If you owe me ANY make up work, you need to have it completed by 10/14/2016 by the
start of 6th period. 
Monday: Say hello to Big Tex.
Tuesday: Go over PSAT writing practice / Pick up your satirical essays / Discuss Jonathan
Edward’s Close reading of “Sinners…”
HW: PSAT Reading test Part I: There is no reason at all to look up answers or “cheat” on
this activity. We are preparing for the PSAT, and you can’t “cheat” your way to a high score
on the PSAT test. Allot yourself 31 minutes.
Please come see me during advisory or during tutoring if you want to go over any
particular PSAT questions.
Wednesday: Go over the PSAT answers / AP Style M/C questions using “Sinners…”
HW: Work on 2nd half of PSAT test. Go back and reread Tuesday’s instructions. There is no
reason to cheat. Time yourself: 31 minutes.

Thursday: Go over the PSAT answers / Review for Friday’s test: Wm. Bradford’s journal
entries, Jonathan Edwards’s “Sinners…” , The historical background for the Pilgrims and
Puritans. 50 questions/ M/C
Friday: TEST DAY! TEST DAY! TEST DAY!
Important Dates:
October 7 / 10: Student holiday!
October 11: “___ in the Hands of and Angry ___” is due at the start of class.
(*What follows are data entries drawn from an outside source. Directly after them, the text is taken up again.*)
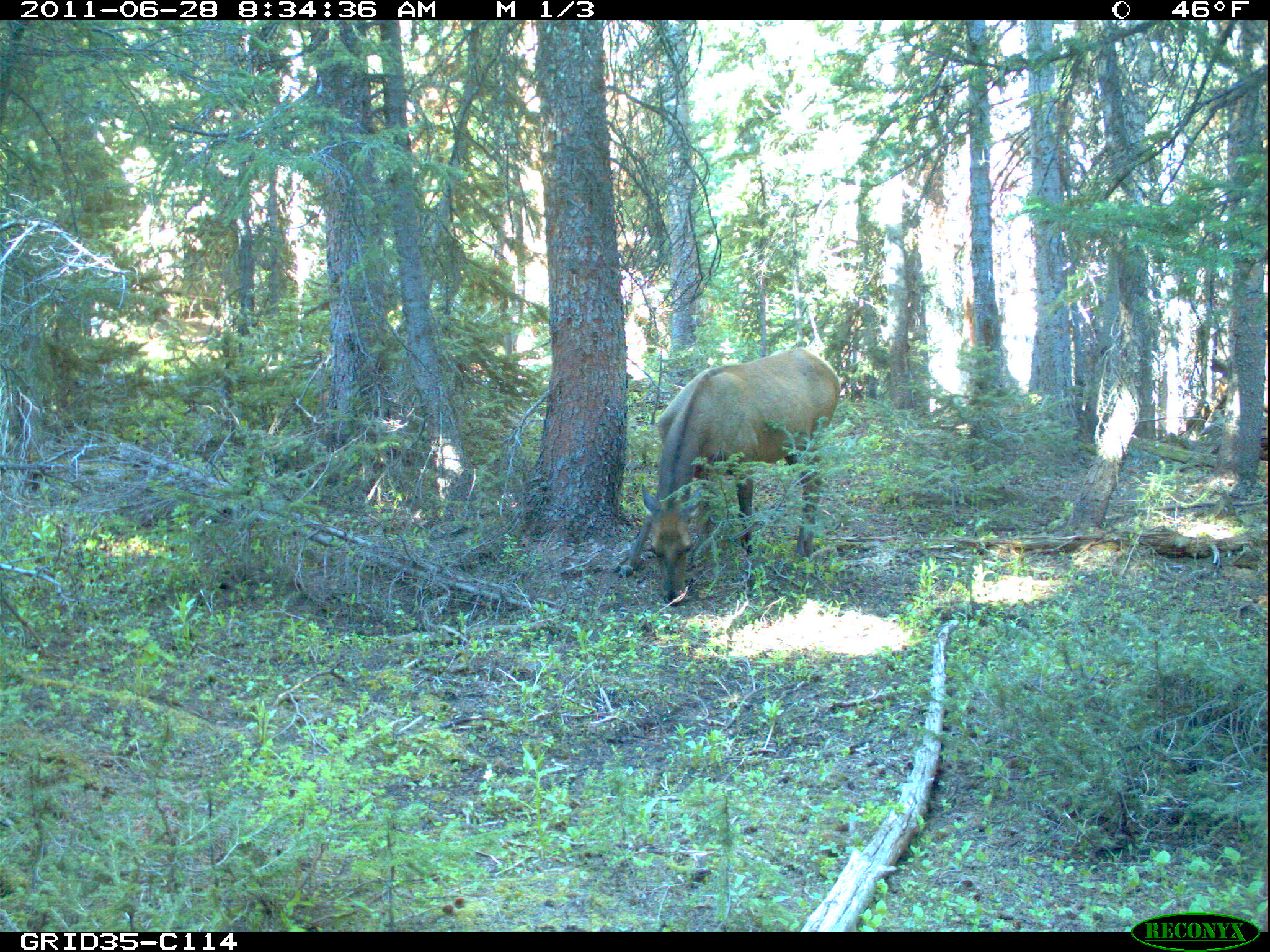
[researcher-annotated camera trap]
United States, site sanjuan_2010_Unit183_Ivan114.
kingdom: Animalia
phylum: Chordata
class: Mammalia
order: Artiodactyla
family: Cervidae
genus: Cervus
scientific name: Cervus elaphus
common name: red deer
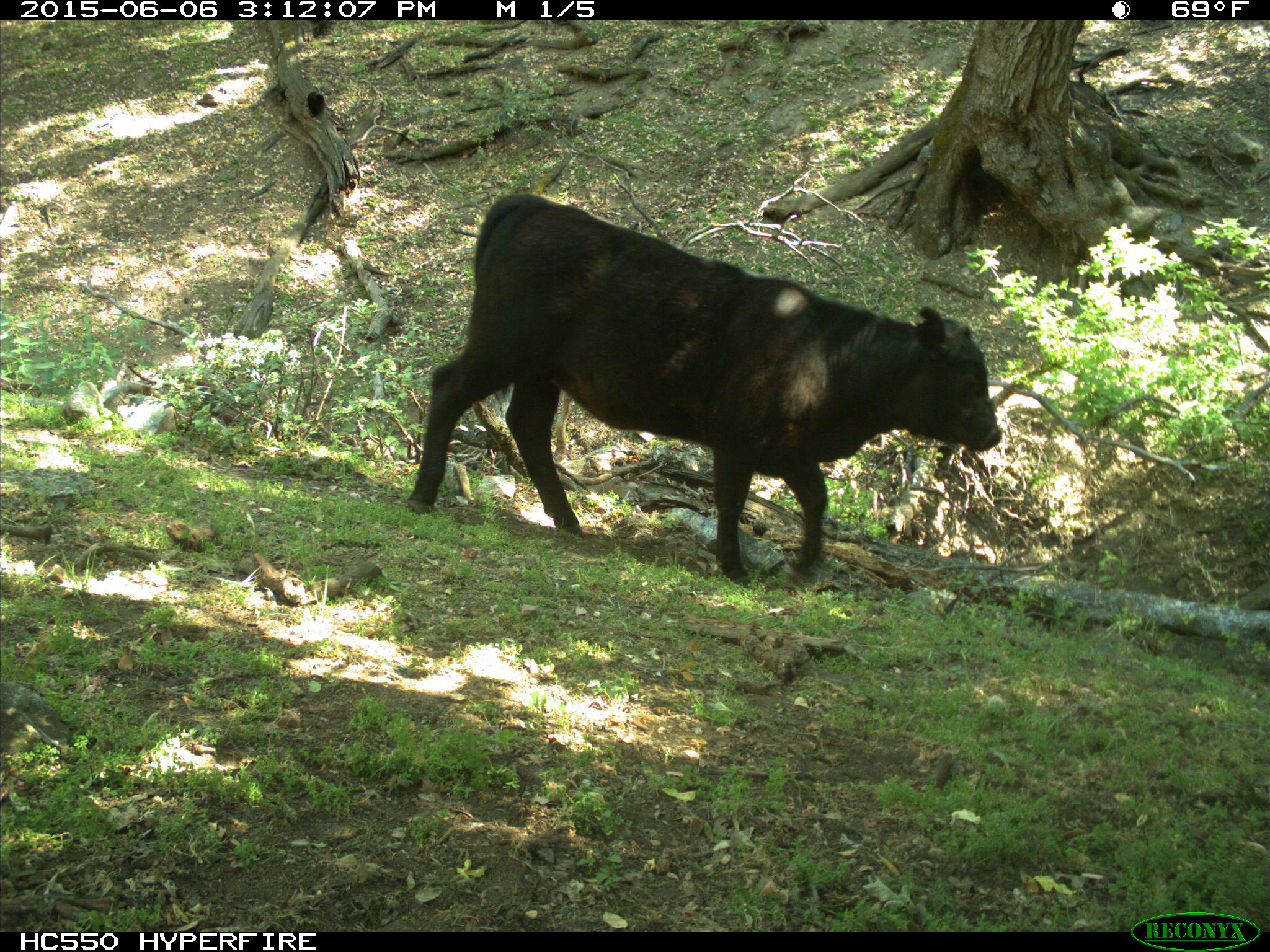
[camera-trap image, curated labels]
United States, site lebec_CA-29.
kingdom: Animalia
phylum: Chordata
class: Mammalia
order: Artiodactyla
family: Bovidae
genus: Bos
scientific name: Bos taurus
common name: domestic cow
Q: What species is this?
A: Bos taurus (domestic cow).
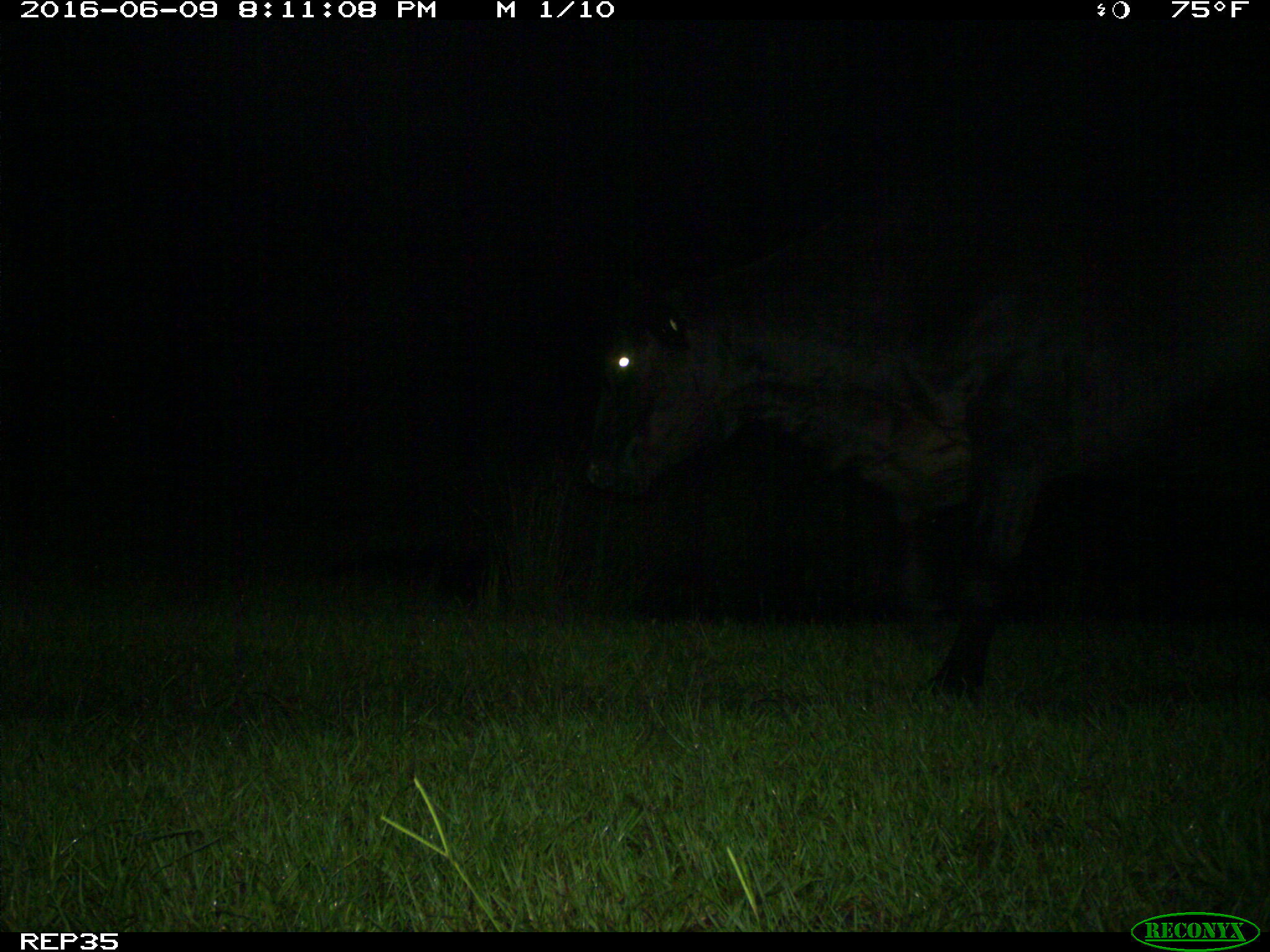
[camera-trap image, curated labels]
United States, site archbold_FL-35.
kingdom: Animalia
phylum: Chordata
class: Mammalia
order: Artiodactyla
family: Bovidae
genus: Bos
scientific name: Bos taurus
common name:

This is not
the day to have printer issues.
October 14: Puritan Test
October 18: Vocabulary Test #1

October 19: PSAT!!!!

Hale: Theology, sir, is a fortress; no crack in a fortress may be accounted small.
 The Crucible
“The language of The Crucible is not authentic in the sense of reproducing archaisms or
reconstructing a seventeenth-century lexis. It is authentic in that it makes fully believable
the words of those who speak out of a different time and place but whose human dilemma
are recognizably our own. – Christopher Bigsby on Arthur Miller’s The Crucible.